** Opening Reading passage block **
I used to be able to throw a serious look in a selfie and come off like a sexy smolder and now I look like I’m patiently waiting to speak to your manager.
Have girl problem? Feel bad for you son. I live in Russia. Have 99 problems. Bear ate car. Wife ate bear. Son ate wife. I eat son now?
Why is it called a bathroom scented candle and not a john wick?
The most valuable lesson I learned from Hey Arnold is that it’s okay to punch mouth breathers in the face.
None of the parenting books prepared me for my teen asking me what “the carpet matches the drapes” means.
Autocorrect just changed ‘so thirsty’ to ‘sloth irate’ and I’m slowly getting angry about it.
911: What’s your emergency?
Me: Hunting accident. I think my friend is dead
911: Can you verify that he’s dead?
*gunshot*
Me: Yep, he’s dead
Microwaves are just clocks that also heat food.
[first date]
ME: Don’t let her know you’re a potato
HER: It’s really hot in here
ME: [starts baking] oh no
The worst walk of shame is the one back onto the crowded elevator after getting out on the wrong floor.
blood cell 1: want to tie the clot?
blood cell 2: of course baby
blood cell 3: coagulations guys!
idk what he going thru but i feel him
[being 40]
fitness device: you had a great 8 hrs of sleep and reduced your sleep debt! good job
me: aw great thanks but i feel kind of –
FD: your body is only 38% recovered today
me: wtf
I used to constantly compare myself to the people around me but, as I’ve grown older, I’ve got better at not having people around me.
MY ANCESTOR: [running full speed through a field to avoid a lion]
ME: [in an air conditioned gym realizing i forgot my earbuds] no way i can run like this
Rihanna was named the sexiest woman alive. Is it really necessary to specify “alive”? Are they worried someone will dig up bodies & compare?
** Closing Reading passage block **
** Opening Dataset entries block **
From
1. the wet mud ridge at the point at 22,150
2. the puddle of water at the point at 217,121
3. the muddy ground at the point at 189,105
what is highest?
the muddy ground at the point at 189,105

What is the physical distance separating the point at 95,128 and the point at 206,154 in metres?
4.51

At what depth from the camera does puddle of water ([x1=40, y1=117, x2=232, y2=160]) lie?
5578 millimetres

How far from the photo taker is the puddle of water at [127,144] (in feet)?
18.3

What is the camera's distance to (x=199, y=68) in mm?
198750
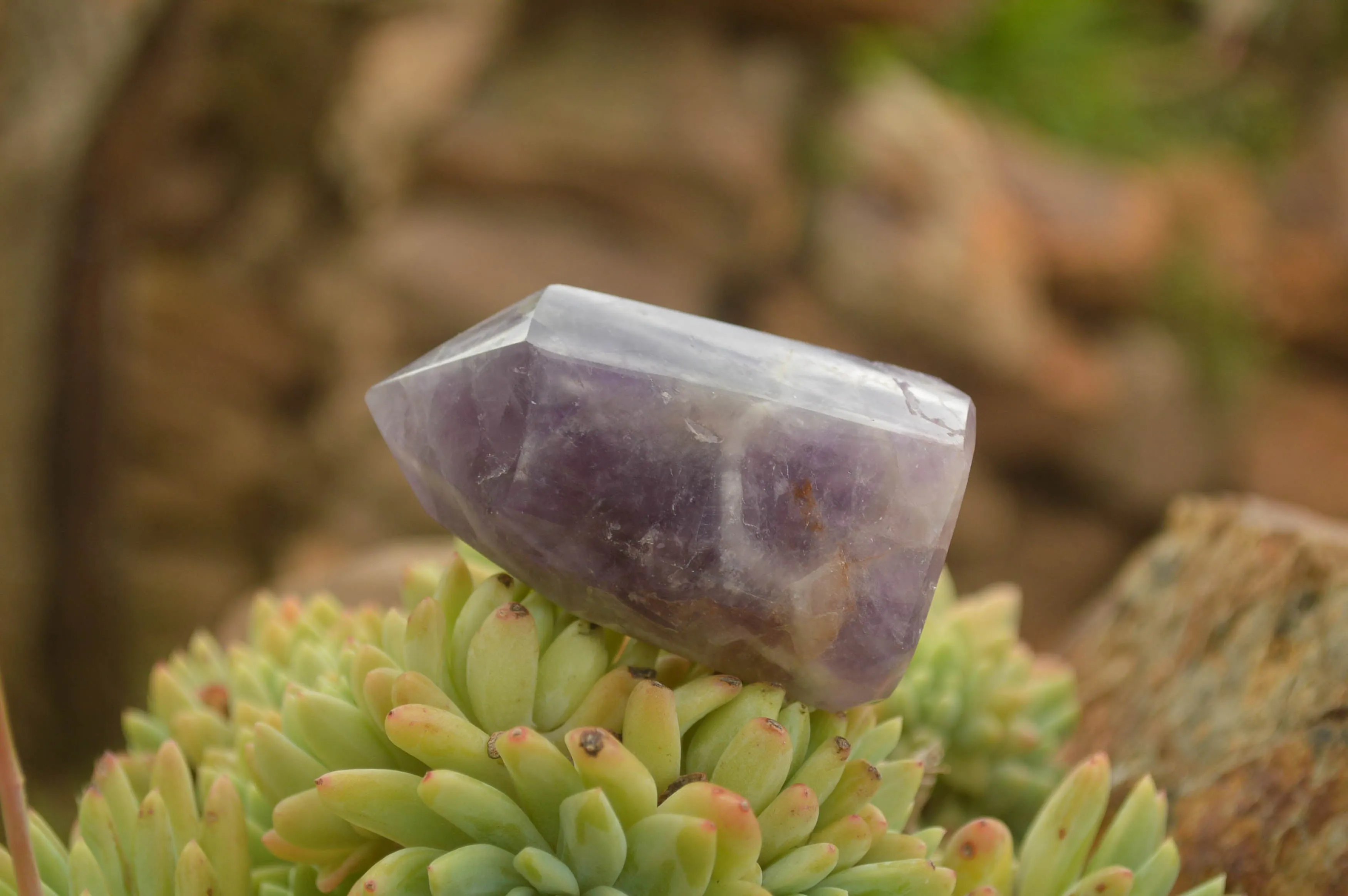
** Closing Dataset entries block **
→ **Work instructions**:
1. In the joke collection, what did autocorrect change "so thirsty" to?
2. Sum up the joke collection in two sentences.
3. Carry on the joke collection with a few more jokes after its last one.

→ **Responses per task**:
1. It changed it to "sloth irate."

2. Jokes in the collection include a selfie that now looks like someone waiting to speak to a manager, autocorrect turning "so thirsty" into "sloth irate," and a fitness device reporting only 38% recovery after eight hours of sleep. Other jokes are written as short scenes, such as a 911 call about a hunting accident, a first date with a potato, and blood cells punning on "tie the clot."

3.
Me: ‘Anyway, I think the songs here are just kinda made up and pretty terrible.’
Priest: ‘This isn’t how confession works.’
i see a little silhouetto of a bug
IT’S A WASP IT’S A WASP
can we close the damn window
Hey! Remember how fat your arms are?
-Summer
I’m sorry but when you call me ‘batshit crazy’ it’s almost starting to sound like you think it’s a bad thing!
I rarely eat kale chips, but when I do-I eat them condescendingly and self-righteously.
When some kids on the street are jumping rope and ask you, a well coordinated adult in your own mind, to jump in, don’t do it.
I repeat, don’t do it.
[texting mom]
u were right, my interviewer wasn’t crazy about the lucky binky
Mother in law said if she was married to me, she’d poison my wine. I said if I was married to her, I’d drink it.
Therapist: healing isn’t linear
Me: what if I pay extra?
if i was a character in a horror movie and something supernatural was happening i wouldn’t be scared because that stuff isn’t real
At my funeral, I want them to play “Thriller” and have someone that looks like me climb out of a casket, dancing.
(wins at death)
There’s 3 ways to get something done: do it yourself, hire someone or forbid your kids to do it.